Por razões de ordem profissional, Frederico teve que se deslocar a Bruxelas. Uma noite, foi convidado por um belga para jantar, a fim de ultimar a preparação de uma reunião que teria lugar no dia seguinte. Jantaram num daqueles restaurantes contíguos à Grande Place onde as conversas se travam em surdina - para não perturbar as moscas que mergulham na manteiga e se poder apreciar o melodioso tilintar dos talheres de prata a roçar os copos de meio cristal.
Consultada a lista de fio a pavio, Frederico decidiu-se por um rosbife, enquanto o seu anfitrião optava por um bife com cogumelos. Depois de uma sobremesa “caseira” com sabor a instantânea e de um café sofrível,o empregado apresentou a conta em pergaminho, encerrado num cofre a fazer lembrar uma “loja de Trezentos” (bem agora são lojas do 1,5€, mas como não dá jeito nenhum, prefiro a velha designação...) e perguntou , entre salamaleques, se estavam satisfeitos com o repasto.
Embora estivesse plenamente consciente deque a única coisa que se safara fora o vinho, criteriosamente escolhido, Frederico respondeu, com um sorriso amarelo, que sim senhor, estava tudo bem. Do outro lado da mesa, porém, o seu companheiro de ocasião não esteve pelos ajustes e, calmamente, com um sorriso nos lábios e voz suficientemente audível, foi dizendo que o jantar não estava nada bem, não senhor.
Pedira o bife mal passado e fora-lhe apresentado um naco de carne assada. Além disso, o molho de cogumelos estava frio e quanto à “mousse caseira” não passava de uma miscelânea instantânea, “acaseirada” por um toque de um qualquer generoso licor. E rematou com uma ironia cortante, que deixou o empregado sem pinta de sangue: “mas não se preocupe, pois não tenciono cá voltar e vou recomendar aos meus amigos que façam o mesmo.”
Murmurando entre dentes pedidos de desculpa e prometendo que tal não voltaria a suceder, o empregado afastou-se com cara de poucos amigos. Um casal que se encontrava na mesa contígua sorriu com ar de aprovação, deixando em Frederico a impressão de que no final do jantar não teriam qualquer rebuço em tomar a mesma atitude.O nosso compatriota, pelo contrário, sentia-se indisposto e envergonhado. Não pela atitude do seu comparsa, mas pela sua. Pressentiu um rubor invadir-lhe a face, que se avolumou no momento em que o seu parceiro interrompeu o silêncio para dizer:
“ Esteja à vontade!
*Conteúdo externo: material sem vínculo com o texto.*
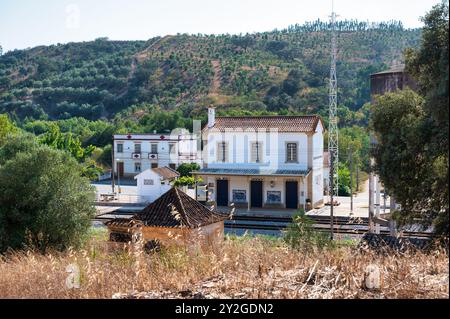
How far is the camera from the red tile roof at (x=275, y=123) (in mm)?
30094

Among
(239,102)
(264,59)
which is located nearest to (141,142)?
(239,102)

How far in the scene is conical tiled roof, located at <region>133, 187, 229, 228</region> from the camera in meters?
14.7

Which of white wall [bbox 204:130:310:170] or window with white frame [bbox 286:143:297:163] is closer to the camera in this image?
white wall [bbox 204:130:310:170]

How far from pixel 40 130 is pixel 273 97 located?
30.0 meters

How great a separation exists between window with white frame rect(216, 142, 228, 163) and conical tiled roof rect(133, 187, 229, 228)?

Eu conheço bem os portugueses e sei perfeitamente que se constrangem muito em reclamar!”
Frederico sentiu-se pequenino, carente de um subsídio de periferia e com vontade de se enfiar pelo chão abaixo. De regresso a Portugal contou a cena a um grupo de amigos, a quem afiançou ter aprendido, naquela noite em Bruxelas, uma grande lição: é que os portugueses, talvez porque tenham da palavra reclamação um conceito de mau carácter, de mesquinhez, quiçá de mau feitio, inibem-se de reclamar, principalmente em locais que gozam do estatuto de serem de luxo.
Reclamar, de forma cordata, é um acto de bom senso e até deve ser visto como uma atitude amiga, para quem não tenha da amizade a noção de “palmadinhas nas costas”. A realidade é esta: se somos todos consumidores, também somos todos produtores , diariamente, na nossa vida profissional. Por isso, agimos. E ao agir, é óbvio que estamos sujeitos a errar. Mas se erramos e ninguém nos chama a atenção, corremos o risco de errar novamente, o que não é agradável para nós nem para as vítimas dos nossos erros. Por outro lado, quem nos fornece produtos ou serviços e se habituou a não ter que enfrentar reclamações, terá eventualmente menos pudor em nos enganar.
É por essas e por outras que me interrogo qual será a razão porque a imprensa, sempre solícita a aconselhar-nos a visita a um determinado restaurante ou hotel, não se faz eco de verdadeiros logros em que podemos cair. Basta a um restaurante ser citado como “local de culto” em duas ou três publicações de prestígio, para se alcandorar ao altar dos intocáveis. E quem disser mal, que se cuide, porque certamente será julgado como indivíduo de má índole ou mesmo mau porte, cliente indesejado, por ser capaz de pôr à vista de toda a gente os podres de determinado estabelecimento que caiu do pedestal e se recolocou na mediania do panorama gastronómico português.